Case Name: Rosa SOSA, Petitioner, v. John ASHCROFT, Attorney General, Respondent
Court: United States Court of Appeals for the Ninth Circuit
Jurisdiction: United States
Decision Date: 2003-09-30
Citations: 76 F. App'x 220
Docket Number: No. 02-71105; INS No. A75-261-481
Parties: Rosa SOSA, Petitioner, v. John ASHCROFT, Attorney General, Respondent.
Judges: 
Reporter: West's Federal Appendix
Volume: 76
Pages: 220–221

Head Matter:
Rosa SOSA, Petitioner, v. John ASHCROFT, Attorney General, Respondent.
No. 02-71105.
INS No. [ AXX-XXX-XXX ].
United States Court of Appeals, Ninth Circuit.
Submitted May 16, 2003.
Decided Sept. 30, 2003.
Walter Rafael Pineda,Law Offices of Walter Rafael Pineda, San Francisco, CA, for Petitioner.
Regional Counsel, Immigration & Naturalization Service, Laguna Niguel, CA, Ronald E. LeFevre, Chief Legal Officer, Office of the District Counsel, San Francisco, CA, Greg D. Mack, DOJ-U.S. Department of Justice, Washington, DC, for Respondent.
Before HUG, GIBSON and FISHER, Circuit Judges.
This panel unanimously finds this case suitable for decision without oial argument. See Fed. R.App. P. 34(a)(2).

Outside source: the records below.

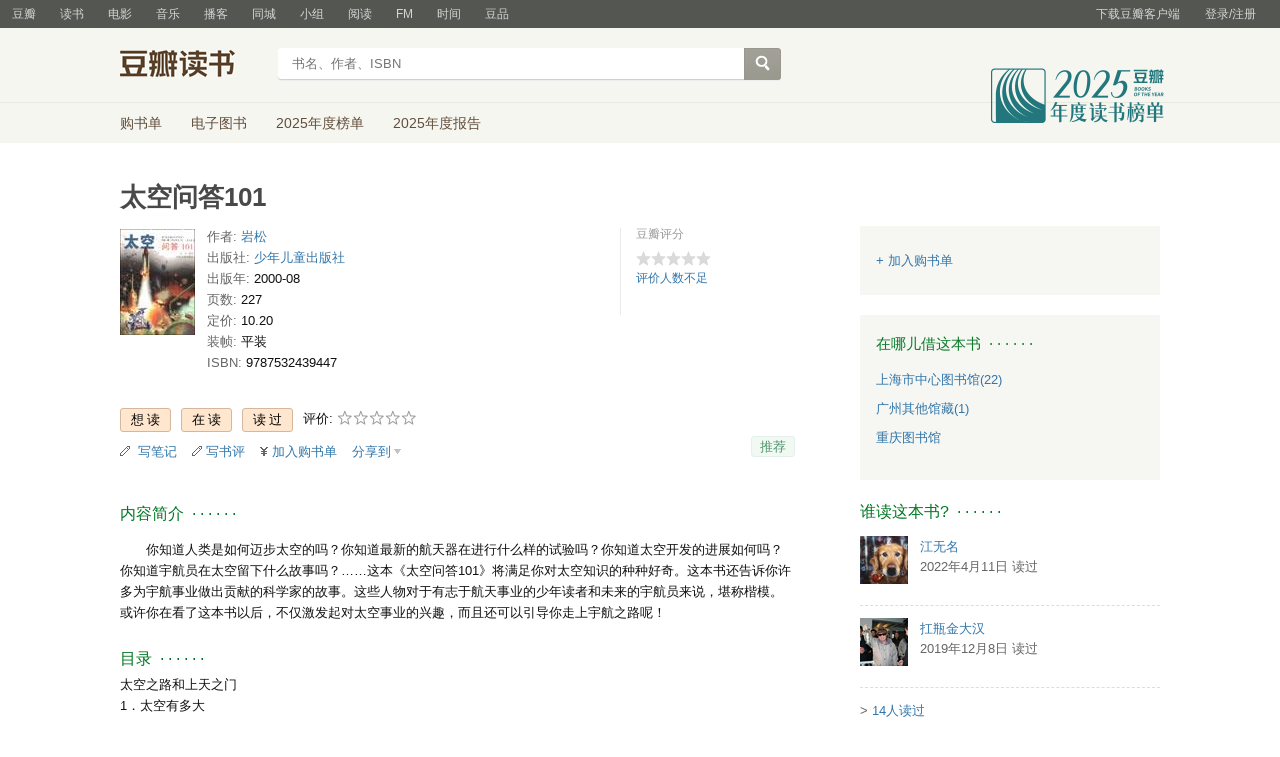

--- FILE ---
content_type: text/css; charset=utf-8
request_url: https://img3.doubanio.com/cuphead/book-static/base/init.e399f.css
body_size: -83
content:
html .pl,html body,html input,html td,html th{font-size:13px}html .pl2{font-size:14px}html h3{font-size:15px}html h2{font-size:16px}html h1{font-size:26px}#wrapper{width:1040px}.grid-16-8 .article{width:675px}.grid-16-8 .aside{width:300px}@media(max-width:1024px){#wrapper{width:1000px}body{width:1024px}body .grid-16-8 .article{padding-right:25px}[id^=dale_]{max-width:1000px}}.block5 .content{margin-right:-22.5px}.block5 .content dl{margin-right:22.5px;width:85px}.block5 .content dl dt{height:127px}.block5 .content img{max-width:100%}ul.cover-list{width:675px}ul.cover-list li{margin-right:25px;width:115px}.tabs-wrap{height:192px;width:675px}.subject{width:500px}#info{max-width:333px}.subject_show.block5 .content{width:700px}.subject_show.block5 .content dl{margin-right:25px;width:115px}.subject_show.block5 .content dl dt{height:172px}.rating_helper_icon{vertical-align:baseline}#common div{height:133px;width:610px}#common .aob{height:133px;margin-left:18.33px}#common .next,#common .prev{margin-top:57.5px}.obssin img{max-width:100%}.obssin .aob{margin-left:35px;width:95px}.obu{width:75px}h2.green_tab a{font-size:13px}h2.green_tab a,h2.green_tab a.on{line-height:13px}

The Honorable John R. Gibson, Senior Circuit Judge, United States Court of Appeals for the Eighth Circuit, sitting by designation.

Opinion:
MEMORANDUM
Sosa argues that the BIA violated her procedural due process rights when it affirmed the IJ's decision to pretermit her asylum application without conducting an evidentiary hearing and without allowing her to testify. We reject this claim. Petitioners must show prejudice to make out a due process violation, which Sosa has not done. See Colmenar v. INS, 210 F.3d 967, 972 (9th Cir.2000). Nor is there anything in this record from which we can infer prejudice despite her failure to pinpoint the precise evidence she would have presented had she been given the opportunity. Compare Agyeman v. INS, 296 F.3d 871, 885 (9th Cir.2002).

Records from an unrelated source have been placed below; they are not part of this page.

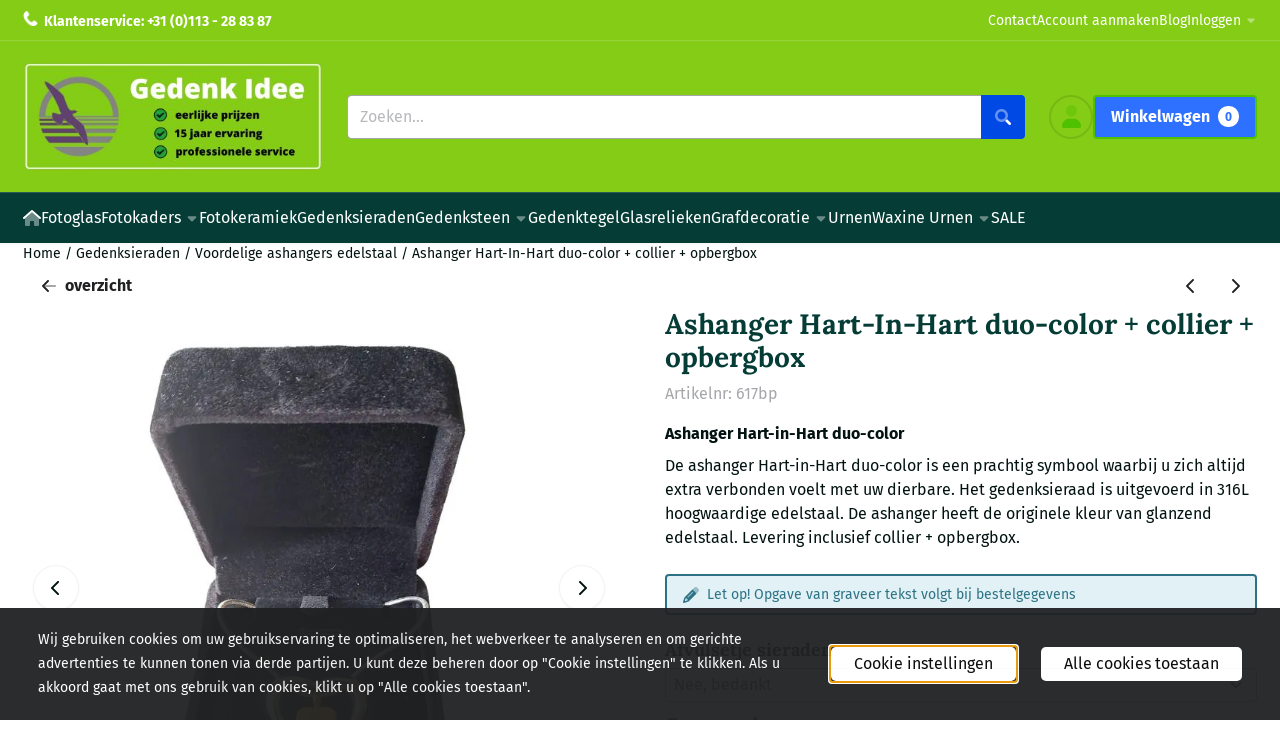

--- FILE ---
content_type: text/plain
request_url: https://www.google-analytics.com/j/collect?v=1&_v=j102&a=887397760&t=pageview&_s=1&dl=https%3A%2F%2Fwww.gedenkidee.nl%2Fgedenksieraden%2Fashangers-in-edelstaal%2Fashanger-hart-in-hart-duocolor-617bp&ul=en-us%40posix&dt=Hart-in-Hart%20ashanger%20in%20duo-color%20met%20goudkleurig%20hartje&sr=1280x720&vp=1280x720&_u=KGBAgEABEAAAACAAI~&jid=1028442507&gjid=831282784&cid=2049690824.1763656157&tid=UA-182653239-1&_gid=250301179.1763656157&_slc=1&z=888023209
body_size: -450
content:
2,cG-S5VH49EH4L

Sosa also argues that she had settled expectations of her placement in deportation proceedings rather than removal proceedings if her asylum application, which was filed before IIRIRA's effective date of April 1, 1997, was denied. Accordingly, she claims that the application of IIRIRA's removal provisions to her was impermissibly retroactive. She also argues that because the denial of an asylum application necessarily results in an INS proceeding, her case is distinguishable from JimenezAngeles v. Ashcroft, 291 F.3d 594 (9th Cir.2002), and that her placement in removal proceedings violated her due process rights. As Sosa concedes, however, her arguments are now foreclosed by Vasquez-Zavala v. INS, No. 01-70973, 2003 WL 1792909 (9th Cir. Apr.7, 2003). Accordingly, Sosa's petition for review is DENIED.
This disposition is not appropriate for publication and may not be cited to or by the courts of this circuit except as provided by Ninth Circuit Rule 36-3.